Solution Explanation for Find the Winner of an Array Game

This problem describes a game where two elements of an array are compared, the larger one wins and stays at the beginning, and the smaller one moves to the end. The game continues until one element wins k consecutive rounds. The goal is to find the ultimate winner.

Approach

A naive approach would be to simulate the game step-by-step. However, a more efficient approach recognizes a crucial observation: The winner will always be the largest element in the array unless an element wins k consecutive rounds before the largest element gets a chance.

Therefore, we can iterate through the array, keeping track of the current largest element (mx) seen so far and a counter (cnt) for consecutive wins of the current largest element.

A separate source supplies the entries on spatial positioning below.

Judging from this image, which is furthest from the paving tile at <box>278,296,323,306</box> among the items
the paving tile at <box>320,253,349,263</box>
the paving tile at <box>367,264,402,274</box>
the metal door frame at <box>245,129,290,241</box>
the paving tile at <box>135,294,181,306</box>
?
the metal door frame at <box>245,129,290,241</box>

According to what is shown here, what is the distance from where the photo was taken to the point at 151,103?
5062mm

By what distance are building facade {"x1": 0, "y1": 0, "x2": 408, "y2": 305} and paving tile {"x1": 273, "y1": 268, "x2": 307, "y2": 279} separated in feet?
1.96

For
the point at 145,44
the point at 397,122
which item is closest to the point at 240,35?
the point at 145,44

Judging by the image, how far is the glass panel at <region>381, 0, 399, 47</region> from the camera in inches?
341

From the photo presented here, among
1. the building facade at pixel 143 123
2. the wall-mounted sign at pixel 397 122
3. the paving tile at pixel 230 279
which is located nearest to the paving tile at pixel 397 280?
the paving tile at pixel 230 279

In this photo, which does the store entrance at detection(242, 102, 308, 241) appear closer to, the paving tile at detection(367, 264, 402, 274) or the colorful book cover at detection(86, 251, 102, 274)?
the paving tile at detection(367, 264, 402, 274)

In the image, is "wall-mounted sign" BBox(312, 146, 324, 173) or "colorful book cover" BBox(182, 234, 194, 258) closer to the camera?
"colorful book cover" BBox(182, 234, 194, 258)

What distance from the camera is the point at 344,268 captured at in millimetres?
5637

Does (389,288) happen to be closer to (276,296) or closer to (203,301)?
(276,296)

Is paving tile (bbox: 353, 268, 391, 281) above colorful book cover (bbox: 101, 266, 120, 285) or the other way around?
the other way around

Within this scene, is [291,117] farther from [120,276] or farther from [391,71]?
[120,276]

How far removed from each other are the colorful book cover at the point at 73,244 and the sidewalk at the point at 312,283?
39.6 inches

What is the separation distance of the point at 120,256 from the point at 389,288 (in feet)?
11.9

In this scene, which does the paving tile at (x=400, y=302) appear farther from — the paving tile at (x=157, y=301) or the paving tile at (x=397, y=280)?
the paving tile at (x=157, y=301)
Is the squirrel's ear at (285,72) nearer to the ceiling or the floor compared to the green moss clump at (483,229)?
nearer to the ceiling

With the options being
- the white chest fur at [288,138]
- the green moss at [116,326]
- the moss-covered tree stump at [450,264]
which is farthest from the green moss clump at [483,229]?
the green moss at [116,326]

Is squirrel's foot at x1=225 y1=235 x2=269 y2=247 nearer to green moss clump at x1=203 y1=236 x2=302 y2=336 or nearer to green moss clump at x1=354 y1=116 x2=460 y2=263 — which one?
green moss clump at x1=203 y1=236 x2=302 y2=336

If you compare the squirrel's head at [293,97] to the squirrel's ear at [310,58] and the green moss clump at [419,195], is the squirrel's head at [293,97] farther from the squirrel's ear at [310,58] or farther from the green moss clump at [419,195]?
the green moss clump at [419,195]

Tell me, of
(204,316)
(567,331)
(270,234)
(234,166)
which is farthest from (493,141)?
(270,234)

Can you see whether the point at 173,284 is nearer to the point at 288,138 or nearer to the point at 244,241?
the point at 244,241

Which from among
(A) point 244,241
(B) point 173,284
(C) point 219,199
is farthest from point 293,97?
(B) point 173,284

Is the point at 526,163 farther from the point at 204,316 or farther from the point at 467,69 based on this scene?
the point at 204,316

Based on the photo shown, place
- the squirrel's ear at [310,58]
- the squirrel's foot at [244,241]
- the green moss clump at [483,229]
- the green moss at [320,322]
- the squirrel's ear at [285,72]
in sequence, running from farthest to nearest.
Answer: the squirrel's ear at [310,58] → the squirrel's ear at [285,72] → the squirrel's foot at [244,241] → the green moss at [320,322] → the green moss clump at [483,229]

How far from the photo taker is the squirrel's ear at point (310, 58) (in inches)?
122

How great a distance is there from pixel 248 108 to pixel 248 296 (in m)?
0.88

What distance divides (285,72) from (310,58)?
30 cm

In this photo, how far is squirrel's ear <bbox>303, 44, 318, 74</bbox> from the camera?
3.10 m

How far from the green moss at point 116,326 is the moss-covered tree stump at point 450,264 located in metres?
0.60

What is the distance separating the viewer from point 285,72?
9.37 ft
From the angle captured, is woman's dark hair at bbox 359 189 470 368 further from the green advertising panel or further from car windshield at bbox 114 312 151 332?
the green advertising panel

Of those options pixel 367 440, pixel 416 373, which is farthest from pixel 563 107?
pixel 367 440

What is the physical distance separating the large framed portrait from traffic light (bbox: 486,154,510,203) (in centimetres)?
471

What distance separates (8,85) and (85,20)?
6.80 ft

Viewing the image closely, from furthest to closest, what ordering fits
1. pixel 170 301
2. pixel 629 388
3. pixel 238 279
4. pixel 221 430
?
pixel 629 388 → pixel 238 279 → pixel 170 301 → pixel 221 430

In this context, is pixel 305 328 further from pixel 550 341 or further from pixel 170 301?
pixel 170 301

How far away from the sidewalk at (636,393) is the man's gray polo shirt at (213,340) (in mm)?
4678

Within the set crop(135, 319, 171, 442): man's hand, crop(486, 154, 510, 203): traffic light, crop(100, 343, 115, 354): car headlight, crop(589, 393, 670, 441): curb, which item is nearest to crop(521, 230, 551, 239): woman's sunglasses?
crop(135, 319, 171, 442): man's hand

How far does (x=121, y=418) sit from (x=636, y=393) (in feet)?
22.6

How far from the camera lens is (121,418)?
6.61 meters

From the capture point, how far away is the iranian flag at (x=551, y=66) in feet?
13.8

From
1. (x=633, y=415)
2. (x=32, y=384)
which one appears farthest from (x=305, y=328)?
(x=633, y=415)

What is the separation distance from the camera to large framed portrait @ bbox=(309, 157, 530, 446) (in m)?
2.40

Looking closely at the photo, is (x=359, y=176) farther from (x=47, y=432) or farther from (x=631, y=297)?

  1. Initialize mx to the first element of the array and cnt to 0.
  2. Iterate through the remaining elements of the array.
  3. If the current element is greater than mx, it becomes the new mx, and cnt is reset to 1.
  4. If the current element is less than or equal to mx, increment cnt.
  5. If cnt reaches k, we've found the winner, and we can return mx.
  6. If the loop completes without cnt reaching k, the largest element in the array (mx) is the winner.

Time and Space Complexity

  • Time Complexity: O(N), where N is the length of the array. In the worst case, we iterate through the entire array. The algorithm avoids simulating multiple rounds unnecessarily.
  • Space Complexity: O(1). The algorithm uses a constant amount of extra space to store mx and cnt.

Code Implementation (Python)

class Solution:
    def getWinner(self, arr: List[int], k: int) -> int:
        mx = arr[0]  # Initialize the current largest element
        cnt = 0      # Initialize the consecutive win counter
        for x in arr[1:]: # Iterate from the second element
            if mx < x:   # If a larger element is found
                mx = x   # Update the largest element
                cnt = 1  # Reset the counter
            else:
                cnt += 1 # Increment the counter
            if cnt == k: # Check if k consecutive wins are achieved
                break     # If yes, break the loop
        return mx       # Return the winner (either from k wins or the largest element)

The implementations in other languages (Java, C++, Go, TypeScript, C#) follow the same logic, with minor syntactic differences. The core idea remains the efficient iteration and early termination upon reaching k consecutive wins.